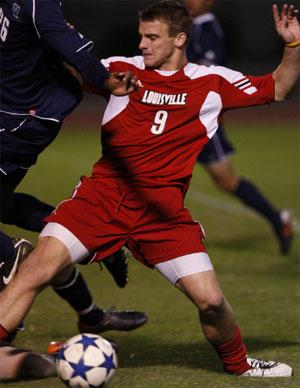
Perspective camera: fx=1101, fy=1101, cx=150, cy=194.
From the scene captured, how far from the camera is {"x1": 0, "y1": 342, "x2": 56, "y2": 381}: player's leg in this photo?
6.23 meters

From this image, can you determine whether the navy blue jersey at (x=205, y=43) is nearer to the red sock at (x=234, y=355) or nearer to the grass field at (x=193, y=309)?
the grass field at (x=193, y=309)

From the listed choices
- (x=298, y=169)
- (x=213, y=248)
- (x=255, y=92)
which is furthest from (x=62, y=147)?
(x=255, y=92)

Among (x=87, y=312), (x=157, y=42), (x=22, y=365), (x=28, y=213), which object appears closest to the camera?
(x=22, y=365)

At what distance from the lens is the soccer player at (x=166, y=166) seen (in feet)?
20.8

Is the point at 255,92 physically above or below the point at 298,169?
above

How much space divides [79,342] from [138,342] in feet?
6.15

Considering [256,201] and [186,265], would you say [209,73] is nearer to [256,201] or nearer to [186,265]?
[186,265]

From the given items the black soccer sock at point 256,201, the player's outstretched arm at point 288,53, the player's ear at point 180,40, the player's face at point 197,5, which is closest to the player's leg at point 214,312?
the player's outstretched arm at point 288,53

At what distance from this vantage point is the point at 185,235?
641cm

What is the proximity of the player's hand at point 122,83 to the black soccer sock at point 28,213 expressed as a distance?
4.75ft

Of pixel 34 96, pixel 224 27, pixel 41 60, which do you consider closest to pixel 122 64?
pixel 41 60

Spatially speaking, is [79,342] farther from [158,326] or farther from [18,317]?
[158,326]

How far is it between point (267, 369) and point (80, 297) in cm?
145

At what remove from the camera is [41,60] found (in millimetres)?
6742
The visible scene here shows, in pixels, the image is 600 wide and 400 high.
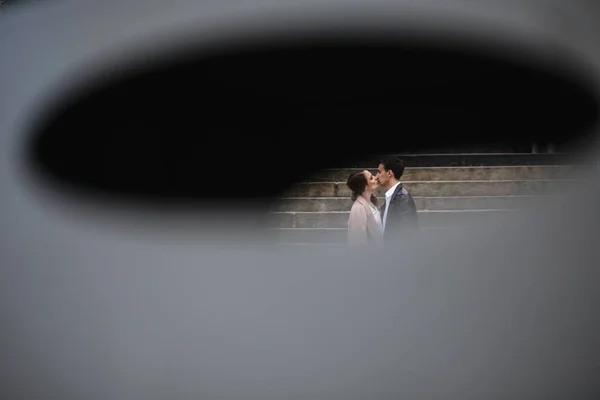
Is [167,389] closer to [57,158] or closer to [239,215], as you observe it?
[239,215]

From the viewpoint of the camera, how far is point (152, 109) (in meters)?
2.22

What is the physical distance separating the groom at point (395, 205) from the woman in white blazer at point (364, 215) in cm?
5

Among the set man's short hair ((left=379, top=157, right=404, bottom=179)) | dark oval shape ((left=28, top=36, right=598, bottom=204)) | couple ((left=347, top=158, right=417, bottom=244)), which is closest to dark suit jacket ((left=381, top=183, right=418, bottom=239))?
couple ((left=347, top=158, right=417, bottom=244))

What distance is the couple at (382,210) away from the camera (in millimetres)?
2820

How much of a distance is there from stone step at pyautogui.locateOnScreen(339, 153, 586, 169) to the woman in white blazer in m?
0.21

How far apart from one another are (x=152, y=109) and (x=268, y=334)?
96 cm

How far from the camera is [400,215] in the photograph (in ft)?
10.4

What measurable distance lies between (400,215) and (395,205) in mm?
145

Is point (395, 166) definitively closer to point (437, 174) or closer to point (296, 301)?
point (296, 301)

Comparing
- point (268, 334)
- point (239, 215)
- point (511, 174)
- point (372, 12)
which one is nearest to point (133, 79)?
point (239, 215)

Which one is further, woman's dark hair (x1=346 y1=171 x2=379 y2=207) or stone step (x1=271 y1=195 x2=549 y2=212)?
woman's dark hair (x1=346 y1=171 x2=379 y2=207)

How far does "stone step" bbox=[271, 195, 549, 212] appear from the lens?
2.12 m

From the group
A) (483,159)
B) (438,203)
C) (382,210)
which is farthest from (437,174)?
(382,210)

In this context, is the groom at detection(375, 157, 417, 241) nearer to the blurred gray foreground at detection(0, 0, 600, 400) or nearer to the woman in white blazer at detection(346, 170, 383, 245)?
the woman in white blazer at detection(346, 170, 383, 245)
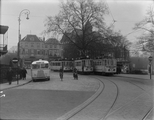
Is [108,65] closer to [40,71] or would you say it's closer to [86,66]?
[86,66]

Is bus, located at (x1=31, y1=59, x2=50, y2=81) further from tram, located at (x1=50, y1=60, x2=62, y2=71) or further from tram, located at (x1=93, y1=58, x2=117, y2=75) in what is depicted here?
tram, located at (x1=50, y1=60, x2=62, y2=71)

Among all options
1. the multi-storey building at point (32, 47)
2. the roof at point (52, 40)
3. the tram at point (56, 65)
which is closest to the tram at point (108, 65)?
the multi-storey building at point (32, 47)

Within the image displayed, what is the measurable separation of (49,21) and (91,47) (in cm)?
1006

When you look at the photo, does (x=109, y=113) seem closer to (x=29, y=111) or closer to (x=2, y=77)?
(x=29, y=111)

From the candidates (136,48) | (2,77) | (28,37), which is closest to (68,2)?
(28,37)

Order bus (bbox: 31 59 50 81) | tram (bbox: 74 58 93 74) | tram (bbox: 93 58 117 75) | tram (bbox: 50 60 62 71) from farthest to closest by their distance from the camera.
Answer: tram (bbox: 50 60 62 71)
tram (bbox: 74 58 93 74)
tram (bbox: 93 58 117 75)
bus (bbox: 31 59 50 81)

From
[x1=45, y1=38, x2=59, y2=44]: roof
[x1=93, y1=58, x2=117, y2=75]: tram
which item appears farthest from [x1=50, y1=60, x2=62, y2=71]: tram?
[x1=93, y1=58, x2=117, y2=75]: tram

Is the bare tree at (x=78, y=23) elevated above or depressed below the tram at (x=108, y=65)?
above

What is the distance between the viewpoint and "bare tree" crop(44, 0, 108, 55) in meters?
41.8

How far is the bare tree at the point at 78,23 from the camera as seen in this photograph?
4178 cm

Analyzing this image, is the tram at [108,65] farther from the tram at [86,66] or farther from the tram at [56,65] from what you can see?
the tram at [56,65]

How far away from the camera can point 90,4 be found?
136 ft

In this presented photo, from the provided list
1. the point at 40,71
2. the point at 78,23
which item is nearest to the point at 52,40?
the point at 78,23

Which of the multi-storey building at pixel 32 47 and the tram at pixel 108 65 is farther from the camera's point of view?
the multi-storey building at pixel 32 47
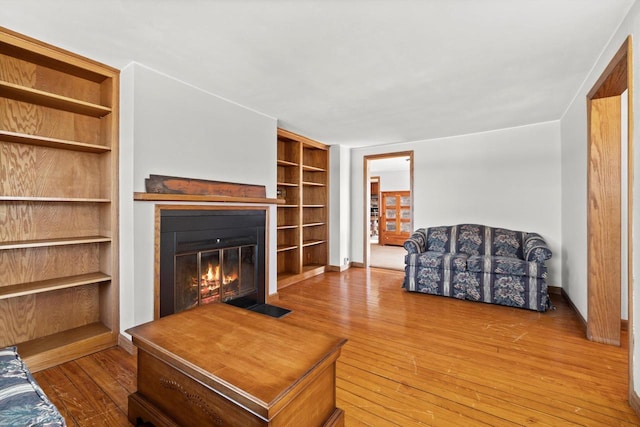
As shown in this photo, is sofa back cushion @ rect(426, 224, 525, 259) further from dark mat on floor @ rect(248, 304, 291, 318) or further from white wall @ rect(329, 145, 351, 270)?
dark mat on floor @ rect(248, 304, 291, 318)

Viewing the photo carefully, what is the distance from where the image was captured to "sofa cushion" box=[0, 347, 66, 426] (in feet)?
3.17

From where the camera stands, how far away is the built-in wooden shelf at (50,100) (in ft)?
6.45

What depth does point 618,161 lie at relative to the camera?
93.8 inches

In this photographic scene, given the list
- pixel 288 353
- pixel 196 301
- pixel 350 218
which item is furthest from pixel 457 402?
pixel 350 218

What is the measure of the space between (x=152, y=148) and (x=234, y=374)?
2.08m

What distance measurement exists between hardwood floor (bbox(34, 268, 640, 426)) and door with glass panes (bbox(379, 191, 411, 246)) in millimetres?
5969

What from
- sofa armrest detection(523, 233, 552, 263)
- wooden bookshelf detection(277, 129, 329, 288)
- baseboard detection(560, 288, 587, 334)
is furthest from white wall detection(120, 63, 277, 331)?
baseboard detection(560, 288, 587, 334)

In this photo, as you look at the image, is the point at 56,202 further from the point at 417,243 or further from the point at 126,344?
the point at 417,243

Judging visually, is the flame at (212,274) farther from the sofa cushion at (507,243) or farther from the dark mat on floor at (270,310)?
the sofa cushion at (507,243)

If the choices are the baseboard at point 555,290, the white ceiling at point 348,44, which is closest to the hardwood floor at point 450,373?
the baseboard at point 555,290

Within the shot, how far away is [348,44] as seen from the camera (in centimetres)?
206

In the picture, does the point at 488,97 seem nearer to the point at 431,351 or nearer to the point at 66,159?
the point at 431,351

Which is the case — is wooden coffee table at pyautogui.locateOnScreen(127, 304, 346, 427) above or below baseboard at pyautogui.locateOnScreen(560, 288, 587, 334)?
above

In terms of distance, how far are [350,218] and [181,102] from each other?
3.79m
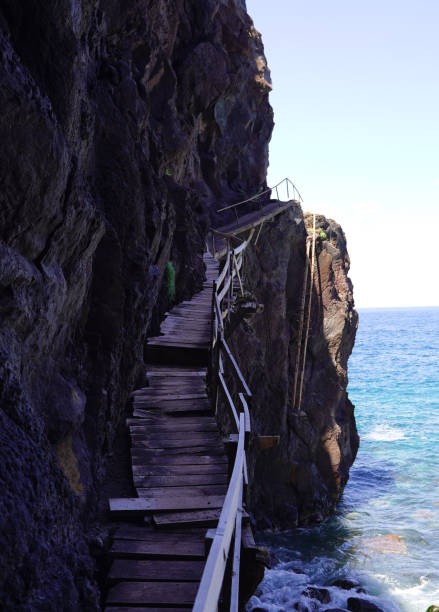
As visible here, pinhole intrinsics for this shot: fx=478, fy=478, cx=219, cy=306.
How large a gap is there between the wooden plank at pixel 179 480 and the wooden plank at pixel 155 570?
1.07 m

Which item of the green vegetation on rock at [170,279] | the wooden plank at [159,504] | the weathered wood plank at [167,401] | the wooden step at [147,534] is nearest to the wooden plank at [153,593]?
the wooden step at [147,534]

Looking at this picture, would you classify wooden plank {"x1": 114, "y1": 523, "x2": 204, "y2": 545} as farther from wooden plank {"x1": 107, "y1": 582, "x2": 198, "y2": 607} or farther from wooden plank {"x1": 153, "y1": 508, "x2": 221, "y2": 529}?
wooden plank {"x1": 107, "y1": 582, "x2": 198, "y2": 607}

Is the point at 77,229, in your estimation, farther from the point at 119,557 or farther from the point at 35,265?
the point at 119,557

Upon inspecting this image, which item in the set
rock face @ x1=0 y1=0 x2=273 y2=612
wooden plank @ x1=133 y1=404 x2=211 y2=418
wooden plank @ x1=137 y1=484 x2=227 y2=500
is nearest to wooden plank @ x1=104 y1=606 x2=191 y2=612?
rock face @ x1=0 y1=0 x2=273 y2=612

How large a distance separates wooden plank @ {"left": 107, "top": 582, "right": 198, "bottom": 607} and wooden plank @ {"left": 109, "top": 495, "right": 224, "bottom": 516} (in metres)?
0.94

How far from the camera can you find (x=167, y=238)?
9977mm

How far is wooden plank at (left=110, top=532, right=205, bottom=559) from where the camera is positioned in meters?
4.38

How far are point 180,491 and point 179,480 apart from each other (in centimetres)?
20

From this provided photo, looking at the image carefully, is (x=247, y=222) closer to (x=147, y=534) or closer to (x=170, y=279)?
(x=170, y=279)

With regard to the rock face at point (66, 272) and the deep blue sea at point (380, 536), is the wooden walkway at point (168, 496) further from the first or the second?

Objective
Reproduce word for word the rows from their start through the line containing "6.23 meters", including that line, and leave the pictures out.

Answer to the problem
Perspective camera: fx=1101, fy=1101, cx=150, cy=194.
From the scene captured, how far from the camera is {"x1": 0, "y1": 342, "x2": 56, "y2": 381}: player's leg in this photo?
6.23 meters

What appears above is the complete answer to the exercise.